His comments are triggered by what happened a few days ago in New York City. Allegations were made that one of the largest British banks, Standard Chartered,
became a "rogue institution" that "schemed" with Iran to cover up illegal transactions, leaving the "U.S. financial system vulnerable to terrorists." 
Crovitz quotes an unnamed Standard Chartered executive director, explaining his company's actions in technical Wall Street language:
"You f---ing Americans. Who are you to tell us, the rest of the world, that we're not going to deal with Iranians?" 
WSJ uses its own, somewhat more conventional terms, to explain what was done here:
Standard Chartered bankers inserted "No name given" in the required message field in order to hide the names of Iranian customers... Standard Chartered will have to explain to regulators its alleged "wire stripping," a practice that deleted the names of Iranian banks from the digital records of U.S. dollar wire transfers...  Financial sanctions may not work either, but it's not up to bankers to decide whether they like the policy. Just as the Bank of England's reputation suffered by appeasing Hitler, any bank that helps Iran's nuclear ambitions by undermining sanctions deserves all the harm done to its reputation.
As to how effective economic sanctions against Iran can be, consider "Tehran’s very fowl summer", a short but illuminating analysis from MacLeans, the Canadian business magazine. It describes how Iranian television has been recruited to warn ordinary citizens in that country of what it calls "a new taboo": the eating of chicken. 
Tehran’s police chief Esmail Ahmadi Moghaddam urged networks not to show anyone consuming chicken, lest the images inflame class tensions and lead to violence. “Certain people witnessing this class gap between the rich and the poor might grab a knife and think they will get their fair share from the wealthy,” he said. Ahmadi Moghaddam’s warning comes amid a countrywide chicken shortage, with prices for remaining birds soaring beyond the reach of many consumers.
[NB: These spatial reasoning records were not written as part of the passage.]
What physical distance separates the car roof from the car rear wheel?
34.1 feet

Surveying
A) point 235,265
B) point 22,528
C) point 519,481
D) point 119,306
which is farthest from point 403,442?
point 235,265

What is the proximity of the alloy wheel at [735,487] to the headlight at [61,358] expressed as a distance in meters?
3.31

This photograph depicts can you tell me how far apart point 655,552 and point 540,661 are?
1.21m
The crisis has been blamed on a combination of economic mismanagement and international sanctions, which make it difficult to do even legitimate business with Iran. At least one ship full of chicken feed reportedly left Iran earlier this year without unloading its cargo because it couldn’t get paid... [A US-based expert says that] because Iran uses its banks to disguise transactions that might violate laws regarding money laundering and financing terrorism, other financial institutions are leery about doing business with them... Iran is increasingly being isolated from the international financial system.
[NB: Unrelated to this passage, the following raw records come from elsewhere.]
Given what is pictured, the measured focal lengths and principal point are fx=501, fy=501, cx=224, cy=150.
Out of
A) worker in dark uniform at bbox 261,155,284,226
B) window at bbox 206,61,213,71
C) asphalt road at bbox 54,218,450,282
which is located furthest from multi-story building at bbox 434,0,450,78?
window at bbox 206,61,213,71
Israeli Iran-expert Meir Javedanfar, writing for Bloomberg ["Iran’s Big Crisis: The Price of Chicken"] says Iran's chicken meat prices have tripled since last year.

UPDATE: Late tonight, Israel time (Monday), Standard Chartered reportedly reached agreement [source] with at least some of the American regulators on its tail:
Aug. 14, 2012, 4:01 p.m. EDT
Standard Chartered to pay regulator $340M              NEW YORK (MarketWatch) -- Standard Chartered PLC agreed to pay New York’s top banking regulator $340 million, averting a public showdown and ending a weeklong, trans-Atlantic regulatory drama. After a harried week of debate, the U.K.’s fifth-largest bank by assets reached a settlement with New York’s Department of Financial Services. The agreement came eight days after Benjamin M. Lawsky, the superintendent of the New York regulator, accused the bank of illegally scheming over a decade to hide more than 60,000 financial transactions totaling $250 billion for Iranian clients... Four other U.S. regulators that have been probing the bank’s actions weren’t part of the settlement. The U.S. Treasury Department, the Federal Reserve, the U.S. Department of Justice and the Manhattan District Attorney’s office have been negotiating with Standard Chartered since 2011 to reach a settlement over its Iran-related transactions. A settlement between Standard Chartered and the other U.S. regulators is likely “weeks away,” said a person close to the bank. Standard Chartered wanted to settle with all U.S. authorities as a group to assuage investors’ concerns about its exposure to future penalties, but the other regulators didn’t move quickly enough, said the person.